▶ Tarea asignada 1:
Contesta estas preguntas con base en la nota sobre el sargazo:
(a) ¿En cuántos días duplica su volumen el sargazo?
(b) ¿A qué partido pertenece Silvia Garza?
(c) ¿Hace cuántos años el sargazo se reproducía en 50 días?
▶ Tarea asignada 2: Enumera a todas las personas que se nombran en la nota sobre el sargazo.

La llegada masiva de sargazo a Quintana Roo es una amenaza que necesita acciones inmediatas, porque esa alga está duplicando su volumen en sólo 18 días y si no se actúa de manera coordinadora e integral entre la Federación, el estado y los municipios el país sufrirá las consecuencias.

La senadora Silvia Garza, de la Comisión Especial de Cambio Climático, y la directora del Instituto Nacional de Ecología y Cambio Climático, María Amparo Martínez, alertaron sobre esa situación durante la Mesa de Trabajo “Análisis del fenómeno natural del sargazo y su impacto en la actividad turística de Quintana Roo, propuestas, retos y soluciones”.

Silvia Garza, del Partido Acción Nacional (PAN), dijo que en este momento urge un acuerdo entre las autoridades y los empresarios para entrar a limpiar las zonas invadidas con sargazo y que esa inversión sea deducible para evitar mermas económicas.

Por su parte Porfirio Álvarez Torres, representante de Josefina González, propuesta como próxima secretaria de Medio Ambiente, dijo que las zonas costeras de México requieren un monitoreo estandarizado e investigación permanente para enfrentar este tipo de fenómenos.

María Amparo Martínez recordó que desde hace tres años se ha actuado de manera contundente y precautoria, a través de lineamientos sobre qué no hacer ante la llegada del sargazo.

Explicó que actuar rápidamente ante la tentación que esto representa pérdidas a empresarios y hoteleros “no se puede hacer a costa de matar la gallina de los huevos de oro, no sólo en términos económicos sino ecológicos, pues también se afecta a otro tipo de fauna y animales marinos”.

Agregó que los pronósticos indican que esta temporada será mucho peor, sobre todo a final de año, porque hace 15 años el sargazo se reproducía en 50 días y hoy ya es en menos de la mitad del tiempo, ya sea por la temperatura del agua o la disponibilidad de los frentes.

Datos recopilados:
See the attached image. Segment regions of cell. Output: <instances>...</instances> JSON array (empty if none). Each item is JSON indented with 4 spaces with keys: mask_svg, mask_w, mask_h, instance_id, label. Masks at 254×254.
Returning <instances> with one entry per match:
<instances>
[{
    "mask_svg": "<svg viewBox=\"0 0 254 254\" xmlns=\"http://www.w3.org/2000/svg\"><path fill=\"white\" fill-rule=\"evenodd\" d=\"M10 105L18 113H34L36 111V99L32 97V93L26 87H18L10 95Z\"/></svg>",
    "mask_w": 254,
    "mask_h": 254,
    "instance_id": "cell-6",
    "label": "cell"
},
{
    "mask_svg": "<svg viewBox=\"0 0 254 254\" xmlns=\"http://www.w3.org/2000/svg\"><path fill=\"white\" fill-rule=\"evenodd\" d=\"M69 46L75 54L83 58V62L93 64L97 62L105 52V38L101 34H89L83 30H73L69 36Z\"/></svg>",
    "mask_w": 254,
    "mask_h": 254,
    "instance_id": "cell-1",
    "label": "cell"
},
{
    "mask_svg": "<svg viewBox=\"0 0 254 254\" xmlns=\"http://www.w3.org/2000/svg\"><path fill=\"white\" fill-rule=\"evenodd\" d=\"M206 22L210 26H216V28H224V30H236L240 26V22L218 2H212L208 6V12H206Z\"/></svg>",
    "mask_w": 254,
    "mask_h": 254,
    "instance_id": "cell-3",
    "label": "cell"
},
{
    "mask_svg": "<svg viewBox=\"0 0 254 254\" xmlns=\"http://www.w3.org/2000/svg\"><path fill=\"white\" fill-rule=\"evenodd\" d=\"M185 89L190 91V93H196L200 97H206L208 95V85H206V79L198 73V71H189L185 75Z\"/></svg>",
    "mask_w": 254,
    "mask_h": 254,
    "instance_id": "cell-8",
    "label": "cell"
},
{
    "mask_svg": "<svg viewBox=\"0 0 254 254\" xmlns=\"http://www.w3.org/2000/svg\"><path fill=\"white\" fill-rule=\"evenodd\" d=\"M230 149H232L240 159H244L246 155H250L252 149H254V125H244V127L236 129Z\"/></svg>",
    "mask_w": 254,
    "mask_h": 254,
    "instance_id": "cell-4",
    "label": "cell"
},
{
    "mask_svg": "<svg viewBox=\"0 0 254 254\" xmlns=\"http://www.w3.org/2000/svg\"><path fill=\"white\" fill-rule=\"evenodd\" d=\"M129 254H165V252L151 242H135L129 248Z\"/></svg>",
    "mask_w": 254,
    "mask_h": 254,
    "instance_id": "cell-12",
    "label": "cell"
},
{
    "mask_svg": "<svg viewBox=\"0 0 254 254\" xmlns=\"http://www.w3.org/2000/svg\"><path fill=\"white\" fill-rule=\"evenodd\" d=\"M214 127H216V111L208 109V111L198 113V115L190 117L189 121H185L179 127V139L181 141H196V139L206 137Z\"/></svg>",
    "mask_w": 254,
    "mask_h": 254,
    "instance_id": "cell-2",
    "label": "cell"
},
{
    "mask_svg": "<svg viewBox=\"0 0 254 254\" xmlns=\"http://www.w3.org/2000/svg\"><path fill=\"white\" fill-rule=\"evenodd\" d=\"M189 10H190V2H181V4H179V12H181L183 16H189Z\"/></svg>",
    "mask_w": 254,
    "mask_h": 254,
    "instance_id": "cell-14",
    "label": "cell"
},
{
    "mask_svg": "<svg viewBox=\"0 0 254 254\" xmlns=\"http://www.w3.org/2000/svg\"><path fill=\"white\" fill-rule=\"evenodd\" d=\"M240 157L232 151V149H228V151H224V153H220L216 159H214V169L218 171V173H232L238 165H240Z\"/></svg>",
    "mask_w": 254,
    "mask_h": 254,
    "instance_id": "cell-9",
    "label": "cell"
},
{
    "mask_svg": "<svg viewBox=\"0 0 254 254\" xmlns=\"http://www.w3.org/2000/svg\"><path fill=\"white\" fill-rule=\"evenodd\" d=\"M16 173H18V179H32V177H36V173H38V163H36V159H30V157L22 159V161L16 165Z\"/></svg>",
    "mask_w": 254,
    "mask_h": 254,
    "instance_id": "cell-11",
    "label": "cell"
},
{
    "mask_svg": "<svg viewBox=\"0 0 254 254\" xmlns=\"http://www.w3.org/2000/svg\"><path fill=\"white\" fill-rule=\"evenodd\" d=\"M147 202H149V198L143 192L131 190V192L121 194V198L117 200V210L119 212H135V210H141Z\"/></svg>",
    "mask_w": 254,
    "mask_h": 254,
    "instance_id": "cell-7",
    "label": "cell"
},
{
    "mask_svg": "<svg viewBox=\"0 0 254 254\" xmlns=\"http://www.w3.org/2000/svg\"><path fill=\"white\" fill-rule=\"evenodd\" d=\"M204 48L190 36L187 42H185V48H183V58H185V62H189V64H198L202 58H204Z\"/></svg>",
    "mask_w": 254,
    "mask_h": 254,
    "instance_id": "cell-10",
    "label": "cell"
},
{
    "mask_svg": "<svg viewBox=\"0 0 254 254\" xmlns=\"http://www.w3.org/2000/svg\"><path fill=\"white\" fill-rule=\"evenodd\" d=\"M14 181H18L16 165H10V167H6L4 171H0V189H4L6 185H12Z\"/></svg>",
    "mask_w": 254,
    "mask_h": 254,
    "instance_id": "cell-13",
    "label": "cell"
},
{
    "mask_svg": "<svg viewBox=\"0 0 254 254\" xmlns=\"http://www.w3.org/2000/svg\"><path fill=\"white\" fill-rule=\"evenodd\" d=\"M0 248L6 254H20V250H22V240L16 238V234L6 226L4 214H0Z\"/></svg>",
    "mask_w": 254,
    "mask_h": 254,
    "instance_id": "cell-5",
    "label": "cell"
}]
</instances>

▶ Respuesta 1:
(a) En 18 días.
(b) Al Partido Acción Nacional (PAN).
(c) Hace 15 años.

▶ Respuesta 2:
Silvia Garza
María Amparo Martínez
Porfirio Álvarez Torres
Josefina González